▶ _Records for this task_:
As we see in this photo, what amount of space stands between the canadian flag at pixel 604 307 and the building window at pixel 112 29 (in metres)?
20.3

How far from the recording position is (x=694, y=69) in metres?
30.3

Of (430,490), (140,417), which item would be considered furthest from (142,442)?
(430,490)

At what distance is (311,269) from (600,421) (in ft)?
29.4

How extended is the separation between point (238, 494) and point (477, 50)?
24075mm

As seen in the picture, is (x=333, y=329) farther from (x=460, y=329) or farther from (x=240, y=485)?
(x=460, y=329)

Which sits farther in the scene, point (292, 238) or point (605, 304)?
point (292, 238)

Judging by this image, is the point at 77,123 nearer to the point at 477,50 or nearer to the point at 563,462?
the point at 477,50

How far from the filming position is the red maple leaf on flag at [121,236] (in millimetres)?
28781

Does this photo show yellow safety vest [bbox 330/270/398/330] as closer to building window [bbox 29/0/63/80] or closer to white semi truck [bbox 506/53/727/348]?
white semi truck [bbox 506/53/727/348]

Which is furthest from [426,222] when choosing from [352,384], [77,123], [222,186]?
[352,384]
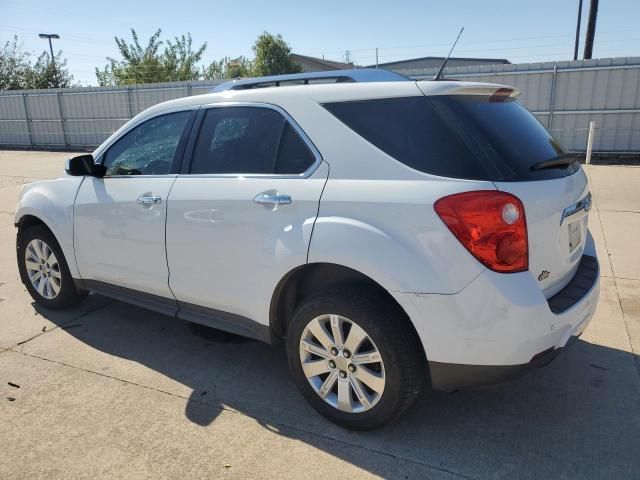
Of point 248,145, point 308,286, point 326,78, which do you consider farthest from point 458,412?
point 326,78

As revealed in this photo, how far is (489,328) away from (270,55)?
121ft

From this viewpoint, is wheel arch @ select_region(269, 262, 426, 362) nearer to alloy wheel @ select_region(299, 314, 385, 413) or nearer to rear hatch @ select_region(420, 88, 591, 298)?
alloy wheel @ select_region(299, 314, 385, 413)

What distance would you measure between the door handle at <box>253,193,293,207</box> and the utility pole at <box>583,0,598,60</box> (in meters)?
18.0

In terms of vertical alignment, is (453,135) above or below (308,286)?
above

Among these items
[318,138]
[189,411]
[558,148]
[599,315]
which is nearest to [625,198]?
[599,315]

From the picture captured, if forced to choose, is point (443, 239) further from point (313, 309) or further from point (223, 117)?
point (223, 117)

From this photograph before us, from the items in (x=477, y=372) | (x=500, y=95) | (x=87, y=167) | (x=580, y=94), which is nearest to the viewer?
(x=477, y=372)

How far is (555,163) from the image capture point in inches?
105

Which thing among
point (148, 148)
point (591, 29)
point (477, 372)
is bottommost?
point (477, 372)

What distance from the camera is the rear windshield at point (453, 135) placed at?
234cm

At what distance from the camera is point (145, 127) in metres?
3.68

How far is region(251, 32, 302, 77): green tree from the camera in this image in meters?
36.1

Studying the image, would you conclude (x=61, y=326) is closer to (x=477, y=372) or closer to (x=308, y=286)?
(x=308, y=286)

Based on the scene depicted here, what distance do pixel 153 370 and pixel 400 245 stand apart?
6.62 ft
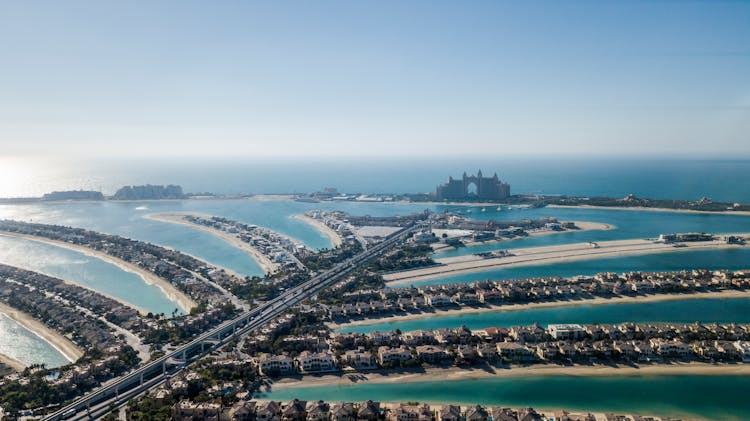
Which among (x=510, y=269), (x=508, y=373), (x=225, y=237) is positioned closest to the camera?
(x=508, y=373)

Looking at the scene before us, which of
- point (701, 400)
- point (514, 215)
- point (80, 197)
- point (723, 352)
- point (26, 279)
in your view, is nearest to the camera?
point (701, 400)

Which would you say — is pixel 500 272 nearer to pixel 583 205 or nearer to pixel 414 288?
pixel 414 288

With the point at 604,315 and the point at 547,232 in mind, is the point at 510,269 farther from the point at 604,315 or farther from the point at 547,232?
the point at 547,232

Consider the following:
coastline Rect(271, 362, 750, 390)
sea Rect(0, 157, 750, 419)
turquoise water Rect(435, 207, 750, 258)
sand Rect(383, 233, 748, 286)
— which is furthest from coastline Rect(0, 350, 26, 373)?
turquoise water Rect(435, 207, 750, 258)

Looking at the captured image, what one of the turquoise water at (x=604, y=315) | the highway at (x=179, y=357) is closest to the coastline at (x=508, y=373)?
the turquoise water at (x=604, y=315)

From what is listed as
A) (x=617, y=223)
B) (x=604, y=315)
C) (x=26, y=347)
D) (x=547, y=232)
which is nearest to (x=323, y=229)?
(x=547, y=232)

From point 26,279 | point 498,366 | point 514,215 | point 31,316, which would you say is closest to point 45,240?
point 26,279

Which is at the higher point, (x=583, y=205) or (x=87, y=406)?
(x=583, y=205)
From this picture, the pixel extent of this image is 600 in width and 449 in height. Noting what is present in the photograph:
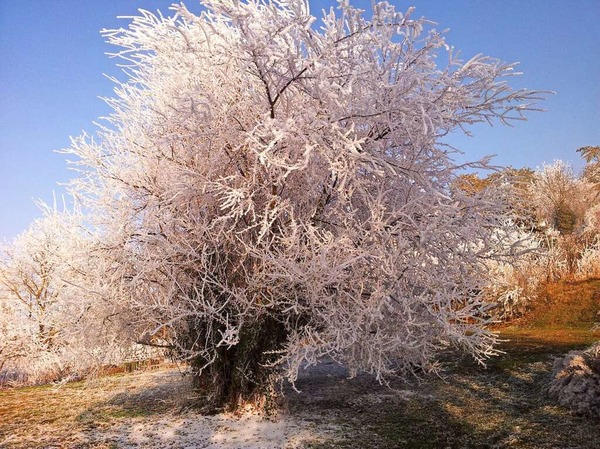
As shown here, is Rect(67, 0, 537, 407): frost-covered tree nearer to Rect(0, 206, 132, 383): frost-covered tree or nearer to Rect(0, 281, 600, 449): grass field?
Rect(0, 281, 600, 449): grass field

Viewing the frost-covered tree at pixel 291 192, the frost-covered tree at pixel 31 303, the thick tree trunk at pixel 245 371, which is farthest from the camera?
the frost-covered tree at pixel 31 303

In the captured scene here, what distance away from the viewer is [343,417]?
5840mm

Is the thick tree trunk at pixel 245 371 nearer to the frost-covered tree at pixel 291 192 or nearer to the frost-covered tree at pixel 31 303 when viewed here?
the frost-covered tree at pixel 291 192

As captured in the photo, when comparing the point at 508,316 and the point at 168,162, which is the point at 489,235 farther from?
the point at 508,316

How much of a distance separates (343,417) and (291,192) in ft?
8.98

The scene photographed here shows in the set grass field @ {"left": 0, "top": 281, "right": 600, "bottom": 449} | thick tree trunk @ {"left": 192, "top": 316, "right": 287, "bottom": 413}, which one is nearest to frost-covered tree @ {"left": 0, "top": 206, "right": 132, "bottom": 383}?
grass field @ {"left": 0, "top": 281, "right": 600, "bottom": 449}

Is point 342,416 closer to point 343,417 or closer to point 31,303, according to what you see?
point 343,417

* * *

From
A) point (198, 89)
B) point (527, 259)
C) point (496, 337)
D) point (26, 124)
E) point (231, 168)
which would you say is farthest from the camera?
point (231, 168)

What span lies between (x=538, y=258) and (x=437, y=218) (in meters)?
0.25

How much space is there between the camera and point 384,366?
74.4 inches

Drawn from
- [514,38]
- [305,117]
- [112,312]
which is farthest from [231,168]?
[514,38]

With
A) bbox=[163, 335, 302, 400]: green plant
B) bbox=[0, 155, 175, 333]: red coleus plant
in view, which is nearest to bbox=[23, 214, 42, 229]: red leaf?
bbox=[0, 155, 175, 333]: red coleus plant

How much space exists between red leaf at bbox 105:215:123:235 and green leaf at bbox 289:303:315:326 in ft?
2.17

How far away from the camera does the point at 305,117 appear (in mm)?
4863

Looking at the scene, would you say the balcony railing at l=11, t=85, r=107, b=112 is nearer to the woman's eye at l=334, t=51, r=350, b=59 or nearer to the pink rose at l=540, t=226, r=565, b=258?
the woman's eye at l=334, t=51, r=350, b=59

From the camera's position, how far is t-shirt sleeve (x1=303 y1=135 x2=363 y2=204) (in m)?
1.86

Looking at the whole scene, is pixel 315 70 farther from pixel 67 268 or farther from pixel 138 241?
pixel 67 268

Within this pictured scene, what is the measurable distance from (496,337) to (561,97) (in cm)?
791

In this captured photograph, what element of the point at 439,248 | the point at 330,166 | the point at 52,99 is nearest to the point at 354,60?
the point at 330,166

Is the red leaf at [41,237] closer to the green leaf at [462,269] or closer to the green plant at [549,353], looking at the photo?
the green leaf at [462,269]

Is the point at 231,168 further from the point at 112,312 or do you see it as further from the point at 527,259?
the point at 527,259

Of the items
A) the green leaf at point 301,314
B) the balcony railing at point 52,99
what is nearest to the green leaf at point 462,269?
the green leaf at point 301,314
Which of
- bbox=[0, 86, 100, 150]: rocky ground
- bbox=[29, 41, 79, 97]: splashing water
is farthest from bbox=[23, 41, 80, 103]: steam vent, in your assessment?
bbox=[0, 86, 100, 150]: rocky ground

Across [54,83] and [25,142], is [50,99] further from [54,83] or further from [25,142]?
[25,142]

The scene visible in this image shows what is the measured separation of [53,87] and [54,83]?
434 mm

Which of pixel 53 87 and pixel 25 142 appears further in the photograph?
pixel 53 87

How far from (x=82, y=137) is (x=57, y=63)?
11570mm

▶ _Challenge_: Gather every line in the records above that contains the word "flag", and copy each one out in full.

▶ _Answer to this problem_:
As we see in this photo, what amount of space stands between the canadian flag at pixel 604 307 and the building window at pixel 112 29 (in metres)?
How far from the filming position is the red maple leaf on flag at [121,236] (in millimetres)?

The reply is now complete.